Qandeel Baloch, 26, was found strangled at her home near the city of Multan in 2016.

She was killed shortly after posting racy pictures on Facebook of herself with a Muslim cleric, Mufti Abdul Qawi, who was later arrested for his alleged involvement in the murder.

Ms Baloch’s brother, Mohammed Wasim Azeem, confessed to her killing. Their father blamed the cleric for instigating the murder, in which Azeem drugged and strangled his sister as their parents slept downstairs.

Mohammed Wasim Azeem
Mohammed Wasim Azeem (AP Photo/Asim Tanveer)

A judge in Multan acquitted four other suspects, including Mr Qawi, whose supporters showered him with rose petals as he left the court.

He told reporters he was innocent and Ms Baloch “should have not been killed.

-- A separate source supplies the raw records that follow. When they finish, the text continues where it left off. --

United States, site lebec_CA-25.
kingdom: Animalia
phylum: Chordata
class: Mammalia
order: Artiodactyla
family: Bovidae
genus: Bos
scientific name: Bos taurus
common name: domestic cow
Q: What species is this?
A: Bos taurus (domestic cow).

Islam does not allow the killing of any innocent person”.

Nearly 1,000 Pakistani women are murdered by close relatives each year in so-called “honour killings” for violating conservative norms on love and marriage.

Born Fauzia Azeem, Ms Baloch changed her name and became a provocative social media star after rising from a poor farming family and escaping an abusive marriage, in which her husband burned and beat her.

Shortly after her murder, Muhammed Azeem, her father, was adamant that he had loved his daughters, supported everything she had done and had raised his daughters be independent young women.

Ms Baloch’s mother, Anwar Bibi, cried as she spoke to reporters outside the court after the sentencing.

“Qandeel was helping us financially and she was giving us money to run our kitchen. She used to pay the rent for our house, but with her sudden murder by my son, our one and only source of income also ended,” she said.

After nationwide outcry over her murder, Pakistan’s parliament made legal changes in 2016 giving a mandatory 25-year prison sentence to anyone convicted of a so-called honour killing.